To some extent, such interpretations are more warranted in this particular case than they have been for a long while in Iraqi politics, since some of the new tension does indeed follow sectarian lines. Lost in the debate, however, is a series of more legally oriented arguments which should be of relevance to any Iraqi, regardless of sectarian or ethnic background or orientation. Recently, Yahya Abad Mahjub, an Iraqi Islamic Party politician of Mosul, pointed out that Tawafuq had earlier complained about the seat distribution used in 2005 to the federal supreme court, and that Mosul supposedly had been awarded “priority” in the next distribution of seats. Whereas the exact details of that legal case remain unclear, at least one other skeleton relating to the 2005 law can now be identified. In a ruling (15/T/2006) dated 26 April 2007, the Iraqi federal supreme court did indeed consider a claim by the Tawafuq bloc regarding the constitutionality of the 2005 election law. While parts of the claim were dismissed (an attempt had been made by Tawafuq to also claim that the 2005 election law, which predated the constitution, was in conflict with the Transitional Administrative Law of 2004), some of it was supported. In particular, the court appears to have concluded that article 15 of the 2005 election law is indeed in conflict with article 49 of the constitution
فأن نص المادة 15 ثانيا من قانون الانتخابات أصبح متعارضا مع نص المادة 49 من الدستور
since it bases the distribution of seats on statistics of “registered voters” and not on the total population. In its “decision”, the court says each part has lost and won a little (technically, the president of the parliament was sued by Tawafuq, and the TAL-related bit of the claim was dismissed). Thus, the legitimacy of the existing parliament would not be affected, but parliament should prepare a new election law in conformity with the constitution.
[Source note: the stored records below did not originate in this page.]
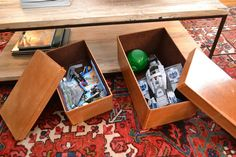 Love these leather boxes to hide toys in under the coffee table!!
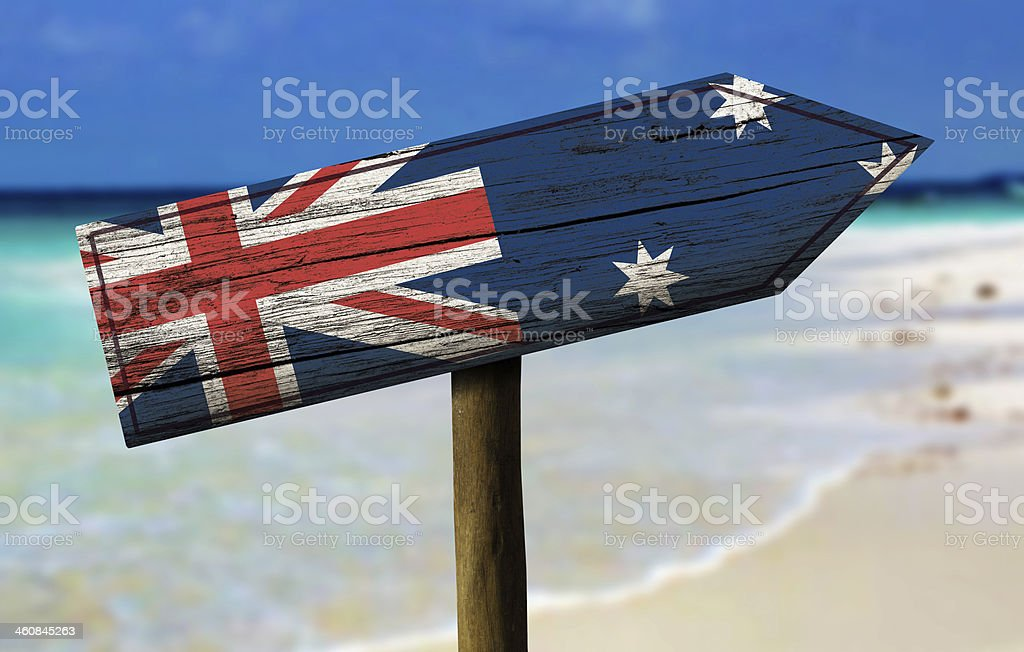 Australia flag wooden sign with a beach on background stock photo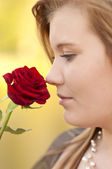 Young woman with a rose — Stock Photo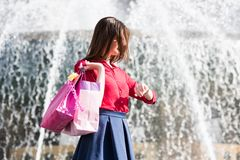 Pretty girl is looking at her watch. Fountain background. Royalty Free Stock Photography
Now, crucially, the amendment passed in the Iraqi parliament yesterday could be in conformity with the constitution, but the predominant interpretations of it certainly are not! A reading of the first paragraph shows that the “statistics of the trade ministry” are to be used for calculating the 1:100,000 deputy/voter ratio per governorate. What has already been established by the federal supreme court is that those statistics must relate to total population and not to registered voters. But the seat distribution estimates that have generated so much debate in Iraq in recent days are based on 2005 figures which in turn relate to registered voters and not to total population. In principle, they should be useless for calulating new seat quotas, that is, of course, unless there is perfect correlation in all governorates between rates of registered voters and total population.
Whether the language chosen by the drafters of the law in the relevant paragraph is a conscious attempt to avoid censure for a second time by the federal supreme court or whether it is just a case of oversight remains unclear. What does seem evident, however, is that the trade ministry must now produce statistics of the entire population from 2005, and not just refer to registered voters. This is important – and also offers a hope for compromise – since the politicians of Mosul have always claimed that the correlation between registered voters and total population in the Nineveh governorate was weaker than elsewhere in Iraq due to the security situation, with more potential voters unregistered. Of course, if the trade ministry and/or the IHEC chooses to come up with 2005 statistics of the total population that show perfect correlation with the numbers of registered voters, then suspicion will come to the fore again. But the ministry and the elections commission now have a real possibility for averting a second veto and rescuing the elections as long as they choose to act in a genuinely neutral fashion.
The other implication of the federal supreme court ruling is that there really is no fallback position in the 2005 law, since it has already been declared by the highest court in the country to contradict the constitution. So far, the legal arguments from the federal supreme court have not received much attention in the Iraqi public debate, but hopefully they may inform the controversy now expected over a possible second veto.